村田修三氏は、「城郭概念再構成の試み」で、「どこからが居館で、さらにどの段階から城か、という境界線は明瞭には引けない」と指摘しています。

これは、館も広義の城に含んだ形で理解されているからです。最近では、館と城を区別せず、「館城」という概念が提起されていますが、狭い意味で見ると、館と城は同じものではありません。

はっきりした線引きは難しいものの、大まかな違いは指摘できます。

江戸時代の軍学者の定義では、狭間(壁面などにある防御用の穴や窓)を備えたものが城で、備えていないものが館とされています。

ただし、これだけで戦国期の城と館の違いを論じるわけにはいかないですが、狭間という城内から城外へ攻撃をしかける設備の有無を見るというのは良い着眼点です。

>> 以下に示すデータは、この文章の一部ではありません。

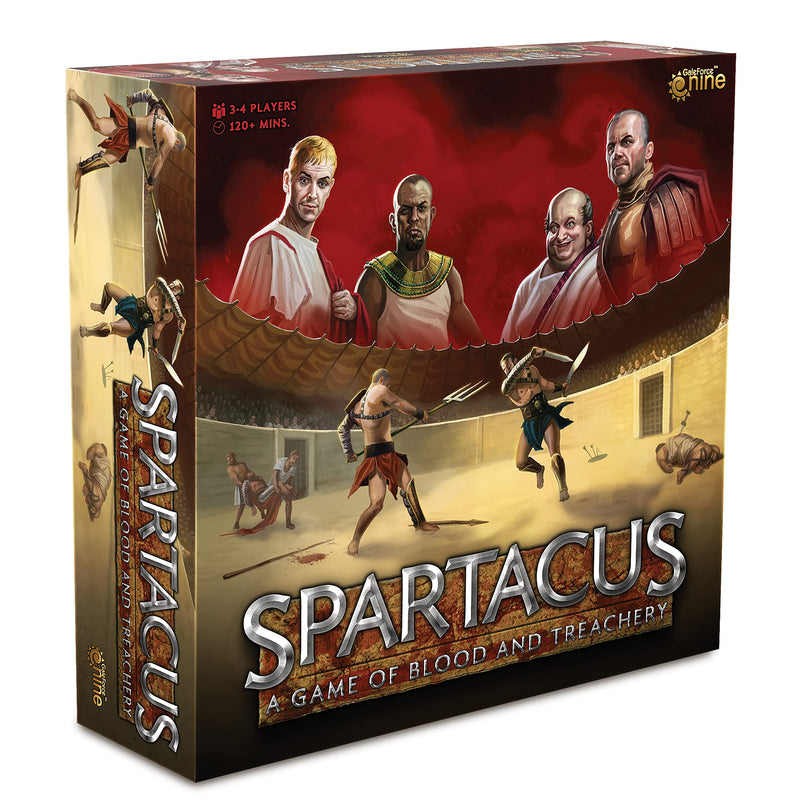 Gale Force Nine GF9SPA1E Spartacus (2021) – englisch, Mehrfarbig/Meereswellen (Ocean Tides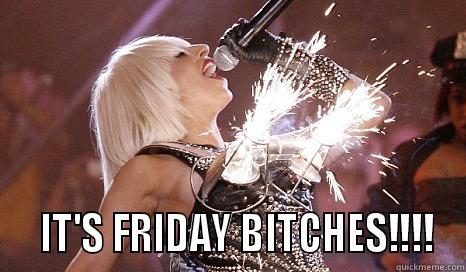 lady gaga boobs -    IT'S FRIDAY BITCHES!!!! Misc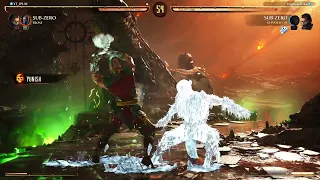 Mortal Kombat 1 This Subzero sequence was crazy Frost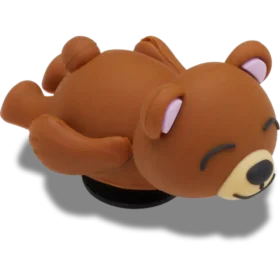 Bijoux Jibbitz « Ours 3D sur le ventre »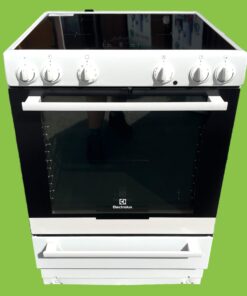 Induktionsspis 230 V 400 V Vit Electrolux EKI9000W1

例えば、城の出入口である虎口にしかけが全くなく、ただ土塁と堀があるだけで自由に出入りできるような作りのものは館といえます。

お城博士
しかし、虎口に横矢掛りや馬出などの攻撃的設備が作られていれば、これは明らかに城の範疇に入るぞよ。
助手
つまり、軍事的要素が強いか弱いかで、館と城をある程度は区別化できると村田氏は考えています。

まとめ

セクション 重要なポイントと概要
戦国時代の幕開け 尼子経久と月山富田城の戦いを例として戦国時代の開始を探討
尼子経久と月山富田城の戦い 尼子経久が月山富田城を取り戻したエピソード。
北条早雲と戦時・平時の城の使い分け
  • 北条早雲の伊豆討ち入りが戦国時代の開幕の象徴的な出来事とされる。
  • 武将たちは通常平地の居館で生活し、戦時に山城に籠もる。
朝倉氏と若狭武田氏の居館と山城 朝倉氏と若狭武田氏は平時は居館で生活し、戦時は山城に移動する。
館と城の境界 村田修三氏による館と城の区別についての議論。狭間を備えたものが城、備えていないものが館とされるが、明確な線引きは難しい。